Predigt über Lukas 16,19-31

 

Liebe Gemeinde,

 

„Hinterm Horizont geht’s weiter“ – so singt Udo Lindenberg in einem seiner Lieder. „Hinterm Horizont geht’s weiter“ – aber viele Menschen haben einen sehr begrenzten Horizont. Sie sehen nur ihre kleine Welt, sie denken nur an die nächsten Wochen und Monate. Und wenn sie weiterdenken, dann ist oftmals der Tod die Grenze des eigenen Horizonts. „Hinterm Horizont geht’s weiter“ – Jesus erzählt uns eine Geschichte, in der wir einen Blick über den Horizont dieses Lebens hinauswerfen können. Nicht um unsere Neugier zu befriedigen, sondern um unseren Blick für dieses Leben vor Gott und mit Gott zu schärfen. Deshalb lohnt es sich, die Geschichte näher anzusehen.

::::

Gib die Predigt über Lukas 16,19-31 vollständig und wortgetreu wieder. Für die Bearbeitung werden die Einträge nicht benötigt.

::::

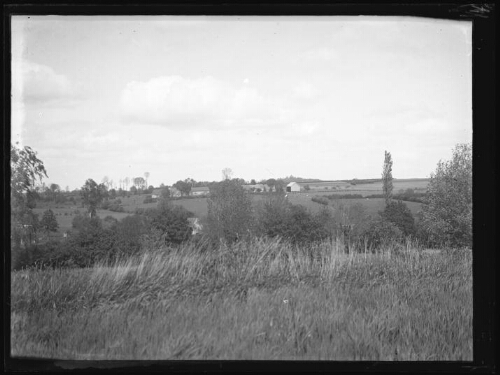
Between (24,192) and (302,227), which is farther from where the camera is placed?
(302,227)

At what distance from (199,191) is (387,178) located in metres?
3.69

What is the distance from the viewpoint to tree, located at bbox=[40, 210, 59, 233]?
5898 millimetres

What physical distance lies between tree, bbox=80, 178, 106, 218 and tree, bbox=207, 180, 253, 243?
1.81 metres

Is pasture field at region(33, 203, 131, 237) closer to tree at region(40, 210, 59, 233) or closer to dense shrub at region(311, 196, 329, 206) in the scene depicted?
tree at region(40, 210, 59, 233)

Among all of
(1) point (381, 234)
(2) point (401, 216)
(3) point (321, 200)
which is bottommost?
(1) point (381, 234)

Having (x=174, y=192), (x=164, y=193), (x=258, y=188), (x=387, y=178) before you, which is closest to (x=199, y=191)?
(x=174, y=192)

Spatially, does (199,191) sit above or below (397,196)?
above

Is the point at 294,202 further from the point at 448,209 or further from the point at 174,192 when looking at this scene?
the point at 448,209

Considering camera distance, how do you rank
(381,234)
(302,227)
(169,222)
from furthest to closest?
(381,234), (302,227), (169,222)

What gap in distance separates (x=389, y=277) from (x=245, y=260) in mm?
2495

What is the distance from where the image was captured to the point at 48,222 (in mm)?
5961
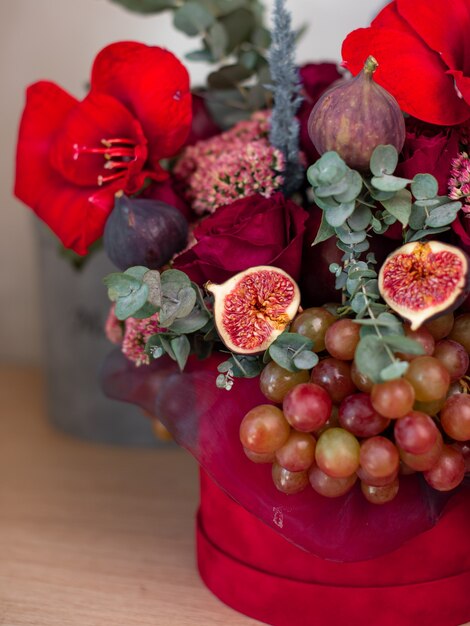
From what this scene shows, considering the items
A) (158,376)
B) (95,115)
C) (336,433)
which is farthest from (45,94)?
(336,433)

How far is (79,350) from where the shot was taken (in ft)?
2.89

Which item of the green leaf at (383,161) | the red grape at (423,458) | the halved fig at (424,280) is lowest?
the red grape at (423,458)

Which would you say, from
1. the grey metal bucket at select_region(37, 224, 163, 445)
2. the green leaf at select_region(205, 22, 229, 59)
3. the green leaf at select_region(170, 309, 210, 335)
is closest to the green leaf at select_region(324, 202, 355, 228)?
the green leaf at select_region(170, 309, 210, 335)

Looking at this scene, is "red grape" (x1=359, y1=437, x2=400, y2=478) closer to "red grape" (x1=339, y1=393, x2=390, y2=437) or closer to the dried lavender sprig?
"red grape" (x1=339, y1=393, x2=390, y2=437)

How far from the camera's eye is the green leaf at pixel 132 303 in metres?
0.42

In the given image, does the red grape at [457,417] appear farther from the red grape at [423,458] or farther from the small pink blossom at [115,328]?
the small pink blossom at [115,328]

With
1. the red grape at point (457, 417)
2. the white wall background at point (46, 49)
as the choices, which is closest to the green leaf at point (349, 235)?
the red grape at point (457, 417)

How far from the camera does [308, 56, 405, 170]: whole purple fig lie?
1.34 ft

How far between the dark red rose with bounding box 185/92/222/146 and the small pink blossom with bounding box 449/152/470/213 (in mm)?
257

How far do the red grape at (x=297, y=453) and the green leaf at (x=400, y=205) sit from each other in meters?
0.13

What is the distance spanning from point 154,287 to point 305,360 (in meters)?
0.10

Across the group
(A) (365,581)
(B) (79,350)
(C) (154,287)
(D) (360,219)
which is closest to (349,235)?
(D) (360,219)

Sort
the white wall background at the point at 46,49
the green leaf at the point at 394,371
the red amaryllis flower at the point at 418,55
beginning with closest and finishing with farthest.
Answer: the green leaf at the point at 394,371
the red amaryllis flower at the point at 418,55
the white wall background at the point at 46,49

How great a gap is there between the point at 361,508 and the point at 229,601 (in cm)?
15
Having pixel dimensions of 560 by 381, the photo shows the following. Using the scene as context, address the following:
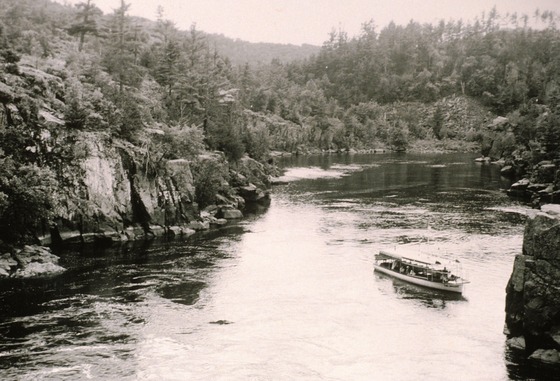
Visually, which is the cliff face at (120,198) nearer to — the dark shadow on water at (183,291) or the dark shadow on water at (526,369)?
the dark shadow on water at (183,291)

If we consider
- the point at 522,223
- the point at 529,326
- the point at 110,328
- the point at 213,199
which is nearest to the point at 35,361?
the point at 110,328

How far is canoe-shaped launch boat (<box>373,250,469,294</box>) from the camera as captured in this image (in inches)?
2140

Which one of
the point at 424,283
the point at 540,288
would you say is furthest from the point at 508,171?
the point at 540,288

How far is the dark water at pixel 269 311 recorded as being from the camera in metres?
37.5

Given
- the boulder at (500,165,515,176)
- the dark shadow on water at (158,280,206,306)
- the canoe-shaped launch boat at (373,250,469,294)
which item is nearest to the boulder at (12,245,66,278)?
the dark shadow on water at (158,280,206,306)

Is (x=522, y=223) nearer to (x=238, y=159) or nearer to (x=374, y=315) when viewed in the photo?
(x=374, y=315)

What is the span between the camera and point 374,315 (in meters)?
47.7

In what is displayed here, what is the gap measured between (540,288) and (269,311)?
23.0 meters

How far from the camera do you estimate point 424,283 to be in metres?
55.7

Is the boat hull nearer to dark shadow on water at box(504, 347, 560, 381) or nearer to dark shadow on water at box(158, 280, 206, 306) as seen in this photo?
dark shadow on water at box(504, 347, 560, 381)

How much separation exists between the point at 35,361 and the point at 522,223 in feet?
238

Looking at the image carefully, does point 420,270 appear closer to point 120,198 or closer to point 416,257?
point 416,257

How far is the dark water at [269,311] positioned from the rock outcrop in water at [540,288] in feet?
6.94

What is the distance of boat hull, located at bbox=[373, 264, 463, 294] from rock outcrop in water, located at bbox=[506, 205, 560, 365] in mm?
12432
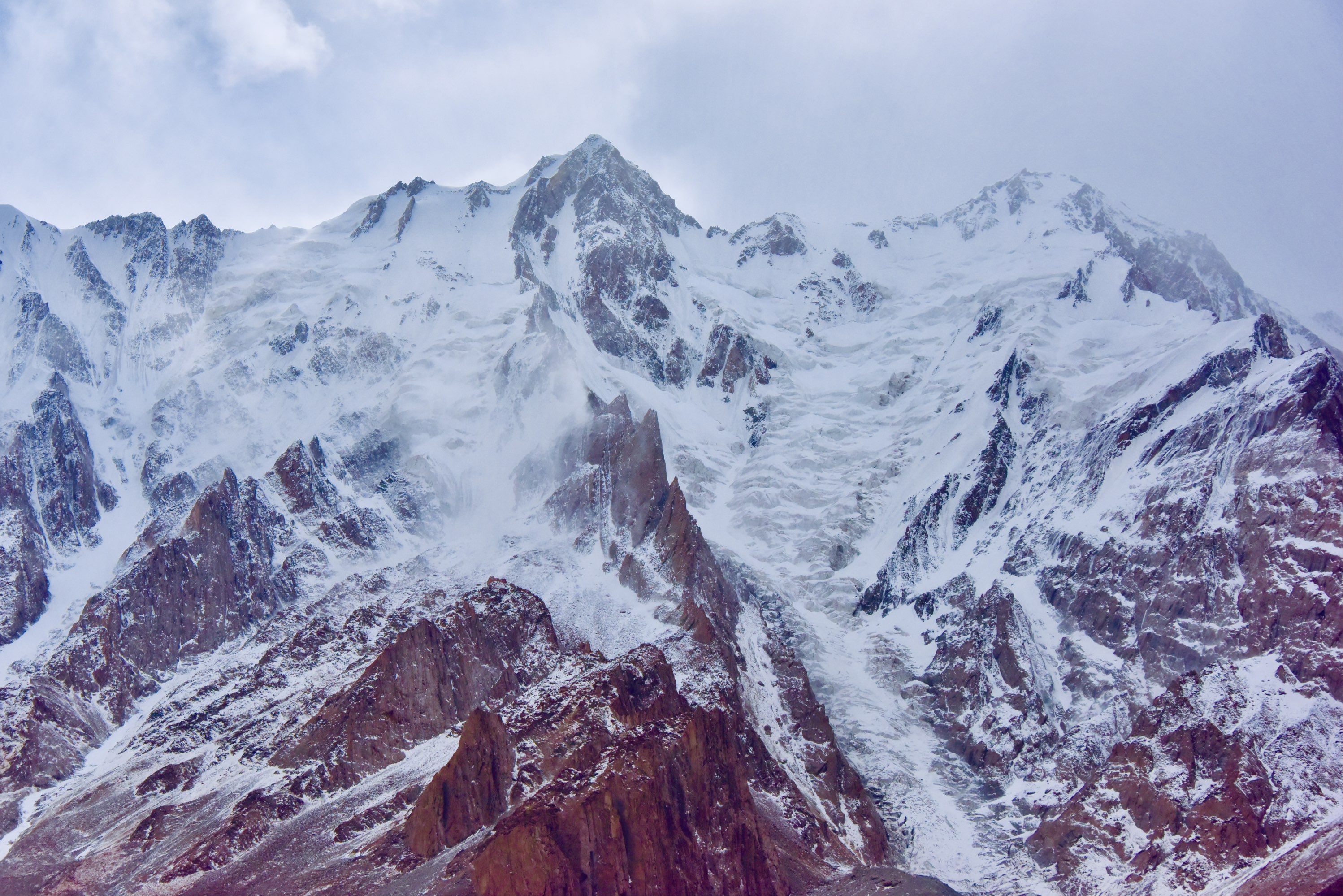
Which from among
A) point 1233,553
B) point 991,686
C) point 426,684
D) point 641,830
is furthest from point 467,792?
point 1233,553

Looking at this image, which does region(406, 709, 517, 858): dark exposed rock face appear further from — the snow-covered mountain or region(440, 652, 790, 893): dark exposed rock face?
region(440, 652, 790, 893): dark exposed rock face

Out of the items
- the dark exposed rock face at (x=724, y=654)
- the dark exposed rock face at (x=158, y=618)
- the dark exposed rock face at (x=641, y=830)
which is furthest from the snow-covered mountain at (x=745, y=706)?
the dark exposed rock face at (x=724, y=654)

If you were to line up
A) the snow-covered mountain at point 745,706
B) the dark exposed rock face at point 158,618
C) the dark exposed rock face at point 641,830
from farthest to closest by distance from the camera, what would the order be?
the dark exposed rock face at point 158,618, the snow-covered mountain at point 745,706, the dark exposed rock face at point 641,830

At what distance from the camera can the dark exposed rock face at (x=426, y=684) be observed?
14412cm

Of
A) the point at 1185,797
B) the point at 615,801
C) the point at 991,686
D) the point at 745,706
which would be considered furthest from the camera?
the point at 991,686

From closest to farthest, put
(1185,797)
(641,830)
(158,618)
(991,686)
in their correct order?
(641,830) < (1185,797) < (991,686) < (158,618)

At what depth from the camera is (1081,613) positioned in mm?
169000

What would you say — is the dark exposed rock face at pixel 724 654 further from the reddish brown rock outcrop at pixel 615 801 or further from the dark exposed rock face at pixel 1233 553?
the dark exposed rock face at pixel 1233 553

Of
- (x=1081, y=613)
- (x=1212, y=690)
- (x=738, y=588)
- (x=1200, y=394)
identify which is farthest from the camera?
(x=738, y=588)

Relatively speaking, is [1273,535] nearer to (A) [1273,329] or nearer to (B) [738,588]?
(A) [1273,329]

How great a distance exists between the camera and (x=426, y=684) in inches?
6093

::::

• [Lösung]
Predigt über Lukas 16,19-31

 

Liebe Gemeinde,

 

„Hinterm Horizont geht’s weiter“ – so singt Udo Lindenberg in einem seiner Lieder. „Hinterm Horizont geht’s weiter“ – aber viele Menschen haben einen sehr begrenzten Horizont. Sie sehen nur ihre kleine Welt, sie denken nur an die nächsten Wochen und Monate. Und wenn sie weiterdenken, dann ist oftmals der Tod die Grenze des eigenen Horizonts. „Hinterm Horizont geht’s weiter“ – Jesus erzählt uns eine Geschichte, in der wir einen Blick über den Horizont dieses Lebens hinauswerfen können. Nicht um unsere Neugier zu befriedigen, sondern um unseren Blick für dieses Leben vor Gott und mit Gott zu schärfen. Deshalb lohnt es sich, die Geschichte näher anzusehen.